— Goal —
Rewrite every line of the entries below as a single numbered list, leaving out the blank lines.

== Items ==

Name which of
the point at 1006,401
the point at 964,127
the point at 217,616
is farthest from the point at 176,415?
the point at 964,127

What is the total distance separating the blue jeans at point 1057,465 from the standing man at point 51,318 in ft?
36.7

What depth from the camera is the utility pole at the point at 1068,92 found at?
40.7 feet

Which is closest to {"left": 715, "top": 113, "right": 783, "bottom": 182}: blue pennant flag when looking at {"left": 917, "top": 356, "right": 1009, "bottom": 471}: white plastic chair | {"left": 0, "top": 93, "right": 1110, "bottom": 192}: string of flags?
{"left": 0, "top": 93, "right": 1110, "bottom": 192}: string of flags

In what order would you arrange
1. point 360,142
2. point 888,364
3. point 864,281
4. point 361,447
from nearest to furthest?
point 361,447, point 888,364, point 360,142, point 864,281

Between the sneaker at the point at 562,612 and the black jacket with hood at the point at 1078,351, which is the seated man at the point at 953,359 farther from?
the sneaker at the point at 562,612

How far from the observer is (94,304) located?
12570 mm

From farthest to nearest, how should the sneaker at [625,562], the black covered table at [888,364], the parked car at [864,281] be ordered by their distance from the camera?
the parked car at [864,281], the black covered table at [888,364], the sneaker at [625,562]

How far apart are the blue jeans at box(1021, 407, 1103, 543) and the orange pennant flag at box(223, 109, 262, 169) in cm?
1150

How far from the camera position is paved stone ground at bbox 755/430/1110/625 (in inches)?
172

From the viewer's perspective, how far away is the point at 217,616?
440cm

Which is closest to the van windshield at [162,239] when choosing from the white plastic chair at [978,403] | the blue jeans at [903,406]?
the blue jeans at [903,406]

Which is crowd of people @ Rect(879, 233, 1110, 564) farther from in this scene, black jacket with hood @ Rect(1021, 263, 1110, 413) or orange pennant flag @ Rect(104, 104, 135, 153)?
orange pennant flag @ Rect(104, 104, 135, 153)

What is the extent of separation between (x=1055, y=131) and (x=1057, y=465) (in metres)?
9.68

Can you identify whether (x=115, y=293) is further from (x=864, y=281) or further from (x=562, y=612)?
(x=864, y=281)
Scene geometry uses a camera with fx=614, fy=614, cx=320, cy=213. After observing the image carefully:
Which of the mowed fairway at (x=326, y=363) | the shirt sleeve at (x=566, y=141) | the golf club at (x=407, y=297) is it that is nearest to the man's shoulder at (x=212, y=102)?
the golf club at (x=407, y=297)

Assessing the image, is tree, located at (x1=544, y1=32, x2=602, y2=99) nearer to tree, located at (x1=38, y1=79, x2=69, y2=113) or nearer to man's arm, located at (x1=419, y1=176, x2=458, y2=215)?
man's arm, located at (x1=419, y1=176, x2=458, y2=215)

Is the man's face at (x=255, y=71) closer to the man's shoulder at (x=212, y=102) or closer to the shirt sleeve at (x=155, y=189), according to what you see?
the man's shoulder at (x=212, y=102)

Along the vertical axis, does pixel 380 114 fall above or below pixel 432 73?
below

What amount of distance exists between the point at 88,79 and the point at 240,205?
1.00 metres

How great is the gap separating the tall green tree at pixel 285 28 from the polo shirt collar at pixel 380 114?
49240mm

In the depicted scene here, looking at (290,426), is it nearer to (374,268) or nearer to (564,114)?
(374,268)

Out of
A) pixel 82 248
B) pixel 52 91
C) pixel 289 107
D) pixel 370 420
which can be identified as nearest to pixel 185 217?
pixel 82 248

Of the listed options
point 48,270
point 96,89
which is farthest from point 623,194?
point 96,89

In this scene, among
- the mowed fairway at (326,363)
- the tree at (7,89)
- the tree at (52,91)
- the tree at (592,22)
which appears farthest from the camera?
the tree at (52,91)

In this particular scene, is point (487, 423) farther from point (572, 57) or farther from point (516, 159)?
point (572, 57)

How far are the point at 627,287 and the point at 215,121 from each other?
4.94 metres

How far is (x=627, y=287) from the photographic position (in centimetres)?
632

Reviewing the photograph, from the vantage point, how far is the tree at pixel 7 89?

===

— The solution —
1. Name which of
2. the point at 1006,401
3. the point at 964,127
4. the point at 217,616
5. is farthest from the point at 176,415?
6. the point at 964,127
7. What is the total distance separating the blue jeans at point 1057,465 from the standing man at point 51,318 in ft?
8. 36.7
9. What depth from the camera is the utility pole at the point at 1068,92 found at?
10. 40.7 feet
11. Which is closest to {"left": 715, "top": 113, "right": 783, "bottom": 182}: blue pennant flag when looking at {"left": 917, "top": 356, "right": 1009, "bottom": 471}: white plastic chair | {"left": 0, "top": 93, "right": 1110, "bottom": 192}: string of flags?
12. {"left": 0, "top": 93, "right": 1110, "bottom": 192}: string of flags
13. In what order would you arrange
14. 1. point 360,142
15. 2. point 888,364
16. 3. point 864,281
17. 4. point 361,447
18. from nearest to furthest?
19. point 361,447, point 888,364, point 360,142, point 864,281
20. Between the sneaker at the point at 562,612 and the black jacket with hood at the point at 1078,351, which is the seated man at the point at 953,359 farther from?
21. the sneaker at the point at 562,612
22. How far from the observer is (94,304) located?
23. 12570 mm
24. From farthest to nearest, how should the sneaker at [625,562], the black covered table at [888,364], the parked car at [864,281] be ordered by their distance from the camera?
25. the parked car at [864,281], the black covered table at [888,364], the sneaker at [625,562]
26. How far apart are the blue jeans at box(1021, 407, 1103, 543) and the orange pennant flag at box(223, 109, 262, 169) in cm?
27. 1150
28. How far from the camera position is paved stone ground at bbox 755/430/1110/625 (in inches)?
29. 172
30. From the viewer's perspective, how far away is the point at 217,616?
31. 440cm
32. Which is closest to the van windshield at [162,239] when choosing from the white plastic chair at [978,403] | the blue jeans at [903,406]?
33. the blue jeans at [903,406]
34. Which is crowd of people @ Rect(879, 233, 1110, 564) farther from in this scene, black jacket with hood @ Rect(1021, 263, 1110, 413) or orange pennant flag @ Rect(104, 104, 135, 153)?
35. orange pennant flag @ Rect(104, 104, 135, 153)
36. What is the extent of separation between (x=1055, y=131) and (x=1057, y=465) (in metres)?
37. 9.68
38. Can you identify whether (x=115, y=293) is further from (x=864, y=281) or further from (x=562, y=612)?
39. (x=864, y=281)
40. Scene geometry uses a camera with fx=614, fy=614, cx=320, cy=213. After observing the image carefully:
41. Which of the mowed fairway at (x=326, y=363) | the shirt sleeve at (x=566, y=141) | the golf club at (x=407, y=297) is it that is nearest to the man's shoulder at (x=212, y=102)?
42. the golf club at (x=407, y=297)
43. Assessing the image, is tree, located at (x1=544, y1=32, x2=602, y2=99) nearer to tree, located at (x1=38, y1=79, x2=69, y2=113) or nearer to man's arm, located at (x1=419, y1=176, x2=458, y2=215)?
44. man's arm, located at (x1=419, y1=176, x2=458, y2=215)
45. Is the man's face at (x=255, y=71) closer to the man's shoulder at (x=212, y=102) or closer to the shirt sleeve at (x=155, y=189), according to what you see?
46. the man's shoulder at (x=212, y=102)
47. Along the vertical axis, does pixel 380 114 fall above or below pixel 432 73?
48. below
49. What amount of distance exists between the point at 88,79 and the point at 240,205?
50. 1.00 metres
51. How great is the gap separating the tall green tree at pixel 285 28 from the polo shirt collar at pixel 380 114?
52. 49240mm
53. In the depicted scene here, looking at (290,426), is it nearer to (374,268) or nearer to (564,114)?
54. (374,268)
55. Out of
56. A) pixel 82 248
57. B) pixel 52 91
58. C) pixel 289 107
59. D) pixel 370 420
60. which can be identified as nearest to pixel 185 217?
61. pixel 82 248
62. Of the listed options
63. point 48,270
64. point 96,89
65. which is farthest from point 623,194?
66. point 96,89
67. In this scene, among
68. - the mowed fairway at (326,363)
69. - the tree at (7,89)
70. - the tree at (52,91)
71. - the tree at (592,22)
72. which appears farthest from the camera?
73. the tree at (52,91)
74. In this particular scene, is point (487, 423) farther from point (572, 57) or farther from point (516, 159)?
75. point (572, 57)
76. How far are the point at 627,287 and the point at 215,121 from each other?
77. 4.94 metres
78. How far is (x=627, y=287) from the photographic position (in centimetres)?
79. 632
80. Reviewing the photograph, from the vantage point, how far is the tree at pixel 7 89?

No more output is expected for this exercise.